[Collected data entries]

++++++++++++++++++++

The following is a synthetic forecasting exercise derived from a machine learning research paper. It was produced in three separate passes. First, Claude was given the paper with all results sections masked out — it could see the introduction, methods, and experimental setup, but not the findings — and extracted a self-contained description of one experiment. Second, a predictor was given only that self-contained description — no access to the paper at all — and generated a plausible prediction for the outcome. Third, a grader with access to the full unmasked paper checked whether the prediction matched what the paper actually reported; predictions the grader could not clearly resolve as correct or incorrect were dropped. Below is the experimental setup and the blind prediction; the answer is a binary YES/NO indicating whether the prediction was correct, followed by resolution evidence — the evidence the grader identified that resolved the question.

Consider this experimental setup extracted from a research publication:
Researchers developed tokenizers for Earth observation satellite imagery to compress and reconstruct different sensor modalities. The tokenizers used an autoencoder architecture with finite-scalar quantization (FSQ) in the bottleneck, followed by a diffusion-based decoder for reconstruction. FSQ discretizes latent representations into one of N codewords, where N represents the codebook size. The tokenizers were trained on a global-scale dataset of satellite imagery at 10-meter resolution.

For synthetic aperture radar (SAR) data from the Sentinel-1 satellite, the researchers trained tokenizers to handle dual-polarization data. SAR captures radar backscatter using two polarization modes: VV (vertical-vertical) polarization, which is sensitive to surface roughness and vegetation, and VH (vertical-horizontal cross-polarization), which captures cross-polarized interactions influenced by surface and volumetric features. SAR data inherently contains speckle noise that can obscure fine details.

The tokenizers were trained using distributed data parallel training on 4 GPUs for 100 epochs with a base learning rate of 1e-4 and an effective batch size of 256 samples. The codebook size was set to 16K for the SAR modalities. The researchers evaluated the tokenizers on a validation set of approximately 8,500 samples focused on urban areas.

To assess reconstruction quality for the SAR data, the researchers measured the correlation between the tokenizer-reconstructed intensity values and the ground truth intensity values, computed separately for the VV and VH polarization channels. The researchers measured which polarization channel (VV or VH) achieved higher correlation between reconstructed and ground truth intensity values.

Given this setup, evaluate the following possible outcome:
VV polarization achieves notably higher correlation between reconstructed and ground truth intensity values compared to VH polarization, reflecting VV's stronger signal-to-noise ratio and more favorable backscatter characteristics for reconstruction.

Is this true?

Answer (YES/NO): NO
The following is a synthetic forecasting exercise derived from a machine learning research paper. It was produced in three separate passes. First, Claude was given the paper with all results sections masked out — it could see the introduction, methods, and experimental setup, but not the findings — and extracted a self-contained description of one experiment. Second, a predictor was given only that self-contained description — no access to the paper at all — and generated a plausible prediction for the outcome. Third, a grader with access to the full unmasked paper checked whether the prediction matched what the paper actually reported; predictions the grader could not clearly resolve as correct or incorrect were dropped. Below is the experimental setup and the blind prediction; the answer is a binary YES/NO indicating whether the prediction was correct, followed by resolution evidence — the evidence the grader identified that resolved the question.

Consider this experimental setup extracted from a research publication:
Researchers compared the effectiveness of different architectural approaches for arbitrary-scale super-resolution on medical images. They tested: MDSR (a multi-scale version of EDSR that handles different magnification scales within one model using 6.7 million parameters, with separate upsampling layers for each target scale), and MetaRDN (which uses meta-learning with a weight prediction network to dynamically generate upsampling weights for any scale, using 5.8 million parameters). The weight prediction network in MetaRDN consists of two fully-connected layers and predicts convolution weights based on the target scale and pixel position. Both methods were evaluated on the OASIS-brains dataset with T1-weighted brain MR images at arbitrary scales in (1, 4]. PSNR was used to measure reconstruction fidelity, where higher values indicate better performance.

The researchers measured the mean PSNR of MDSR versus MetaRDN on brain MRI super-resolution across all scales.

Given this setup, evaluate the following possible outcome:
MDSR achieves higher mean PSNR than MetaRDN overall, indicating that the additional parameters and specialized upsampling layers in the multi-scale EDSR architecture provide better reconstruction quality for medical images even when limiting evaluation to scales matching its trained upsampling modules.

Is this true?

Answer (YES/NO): NO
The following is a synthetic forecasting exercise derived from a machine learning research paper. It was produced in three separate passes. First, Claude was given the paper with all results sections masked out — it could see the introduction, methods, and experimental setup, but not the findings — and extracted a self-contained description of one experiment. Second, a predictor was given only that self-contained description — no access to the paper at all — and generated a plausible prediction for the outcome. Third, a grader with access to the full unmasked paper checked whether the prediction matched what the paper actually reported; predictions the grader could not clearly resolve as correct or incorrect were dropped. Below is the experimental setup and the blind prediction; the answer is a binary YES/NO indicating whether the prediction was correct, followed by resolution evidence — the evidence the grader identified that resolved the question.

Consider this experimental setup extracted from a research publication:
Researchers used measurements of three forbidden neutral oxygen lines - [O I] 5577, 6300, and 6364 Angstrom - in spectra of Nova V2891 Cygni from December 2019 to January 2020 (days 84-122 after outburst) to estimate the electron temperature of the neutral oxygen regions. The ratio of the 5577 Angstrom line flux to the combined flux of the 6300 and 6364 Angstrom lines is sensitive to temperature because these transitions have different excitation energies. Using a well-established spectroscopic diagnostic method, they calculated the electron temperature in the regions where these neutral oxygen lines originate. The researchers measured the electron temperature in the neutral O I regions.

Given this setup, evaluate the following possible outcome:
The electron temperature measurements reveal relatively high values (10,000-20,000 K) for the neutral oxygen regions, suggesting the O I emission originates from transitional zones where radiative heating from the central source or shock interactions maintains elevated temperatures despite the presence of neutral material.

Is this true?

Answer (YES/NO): NO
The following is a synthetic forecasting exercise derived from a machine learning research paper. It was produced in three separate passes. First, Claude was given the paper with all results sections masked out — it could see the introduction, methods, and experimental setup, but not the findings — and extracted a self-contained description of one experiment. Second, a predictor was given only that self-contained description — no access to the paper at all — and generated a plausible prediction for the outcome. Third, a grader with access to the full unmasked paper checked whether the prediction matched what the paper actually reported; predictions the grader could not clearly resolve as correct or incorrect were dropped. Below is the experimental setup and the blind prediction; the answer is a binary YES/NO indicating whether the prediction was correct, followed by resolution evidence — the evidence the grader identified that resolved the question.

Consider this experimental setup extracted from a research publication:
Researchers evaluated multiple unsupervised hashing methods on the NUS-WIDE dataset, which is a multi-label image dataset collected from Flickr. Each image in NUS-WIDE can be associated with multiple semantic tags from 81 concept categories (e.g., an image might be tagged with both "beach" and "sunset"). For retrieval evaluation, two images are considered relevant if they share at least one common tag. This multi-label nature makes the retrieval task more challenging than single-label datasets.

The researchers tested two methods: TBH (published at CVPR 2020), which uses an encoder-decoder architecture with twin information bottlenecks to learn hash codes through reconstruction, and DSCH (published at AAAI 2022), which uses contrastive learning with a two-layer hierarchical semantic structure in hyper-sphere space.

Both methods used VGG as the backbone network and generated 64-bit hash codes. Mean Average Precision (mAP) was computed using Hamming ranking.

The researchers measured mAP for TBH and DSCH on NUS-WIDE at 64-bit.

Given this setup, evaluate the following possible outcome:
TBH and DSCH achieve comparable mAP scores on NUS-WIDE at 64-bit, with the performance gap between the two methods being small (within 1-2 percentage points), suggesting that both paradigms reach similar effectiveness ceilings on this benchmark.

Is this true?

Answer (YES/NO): NO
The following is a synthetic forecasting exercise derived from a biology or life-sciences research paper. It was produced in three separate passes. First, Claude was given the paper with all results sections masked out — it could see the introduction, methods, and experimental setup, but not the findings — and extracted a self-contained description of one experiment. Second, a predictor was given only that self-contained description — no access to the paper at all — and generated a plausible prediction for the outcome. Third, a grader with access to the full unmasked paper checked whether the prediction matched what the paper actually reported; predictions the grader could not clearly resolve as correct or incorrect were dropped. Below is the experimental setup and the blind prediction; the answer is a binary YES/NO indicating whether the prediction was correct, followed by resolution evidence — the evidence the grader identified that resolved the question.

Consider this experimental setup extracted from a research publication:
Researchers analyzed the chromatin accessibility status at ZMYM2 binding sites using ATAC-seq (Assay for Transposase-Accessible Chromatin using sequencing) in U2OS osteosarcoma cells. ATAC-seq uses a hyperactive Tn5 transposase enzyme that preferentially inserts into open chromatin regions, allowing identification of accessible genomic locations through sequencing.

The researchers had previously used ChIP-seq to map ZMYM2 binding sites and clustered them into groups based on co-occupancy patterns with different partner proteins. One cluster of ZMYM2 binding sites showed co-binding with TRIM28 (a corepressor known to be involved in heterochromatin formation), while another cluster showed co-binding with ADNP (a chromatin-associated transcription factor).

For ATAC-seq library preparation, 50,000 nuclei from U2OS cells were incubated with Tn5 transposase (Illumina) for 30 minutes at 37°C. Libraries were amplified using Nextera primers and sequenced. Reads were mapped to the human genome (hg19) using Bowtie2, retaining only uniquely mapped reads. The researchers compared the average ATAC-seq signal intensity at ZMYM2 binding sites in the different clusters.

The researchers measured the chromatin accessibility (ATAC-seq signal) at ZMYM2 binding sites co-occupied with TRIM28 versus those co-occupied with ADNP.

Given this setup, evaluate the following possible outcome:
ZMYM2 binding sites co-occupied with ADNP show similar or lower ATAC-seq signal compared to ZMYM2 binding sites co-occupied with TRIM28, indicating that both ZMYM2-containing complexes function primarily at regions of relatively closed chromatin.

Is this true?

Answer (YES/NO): NO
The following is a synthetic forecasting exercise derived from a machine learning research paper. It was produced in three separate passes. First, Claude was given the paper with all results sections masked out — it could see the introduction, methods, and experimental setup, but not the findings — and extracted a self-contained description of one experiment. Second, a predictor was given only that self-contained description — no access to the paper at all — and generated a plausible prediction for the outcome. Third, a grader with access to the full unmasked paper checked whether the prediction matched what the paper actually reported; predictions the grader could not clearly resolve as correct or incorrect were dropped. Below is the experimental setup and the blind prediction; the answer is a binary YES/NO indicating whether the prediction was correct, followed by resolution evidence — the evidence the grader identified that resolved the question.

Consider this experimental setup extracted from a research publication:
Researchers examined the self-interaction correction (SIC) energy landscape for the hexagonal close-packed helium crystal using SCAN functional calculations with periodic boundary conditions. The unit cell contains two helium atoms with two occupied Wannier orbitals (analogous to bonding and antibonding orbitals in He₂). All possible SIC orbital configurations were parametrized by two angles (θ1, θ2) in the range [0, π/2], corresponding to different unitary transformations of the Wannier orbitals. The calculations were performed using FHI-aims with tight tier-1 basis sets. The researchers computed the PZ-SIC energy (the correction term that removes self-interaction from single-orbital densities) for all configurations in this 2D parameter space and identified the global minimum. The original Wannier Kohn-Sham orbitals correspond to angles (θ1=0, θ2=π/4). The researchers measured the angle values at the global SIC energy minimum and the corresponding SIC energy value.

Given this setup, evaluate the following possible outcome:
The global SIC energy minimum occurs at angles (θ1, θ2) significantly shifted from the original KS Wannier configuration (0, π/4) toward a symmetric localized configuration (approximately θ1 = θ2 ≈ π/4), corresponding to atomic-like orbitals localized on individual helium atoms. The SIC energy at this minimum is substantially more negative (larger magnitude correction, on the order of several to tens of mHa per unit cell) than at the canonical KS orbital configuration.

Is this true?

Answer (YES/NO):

++++++++++++++++++++

Write out every line in the data that holds the string "DSCH".

The researchers tested two methods: TBH (published at CVPR 2020), which uses an encoder-decoder architecture with twin information bottlenecks to learn hash codes through reconstruction, and DSCH (published at AAAI 2022), which uses contrastive learning with a two-layer hierarchical semantic structure in hyper-sphere space.
The researchers measured mAP for TBH and DSCH on NUS-WIDE at 64-bit.
TBH and DSCH achieve comparable mAP scores on NUS-WIDE at 64-bit, with the performance gap between the two methods being small (within 1-2 percentage points), suggesting that both paradigms reach similar effectiveness ceilings on this benchmark.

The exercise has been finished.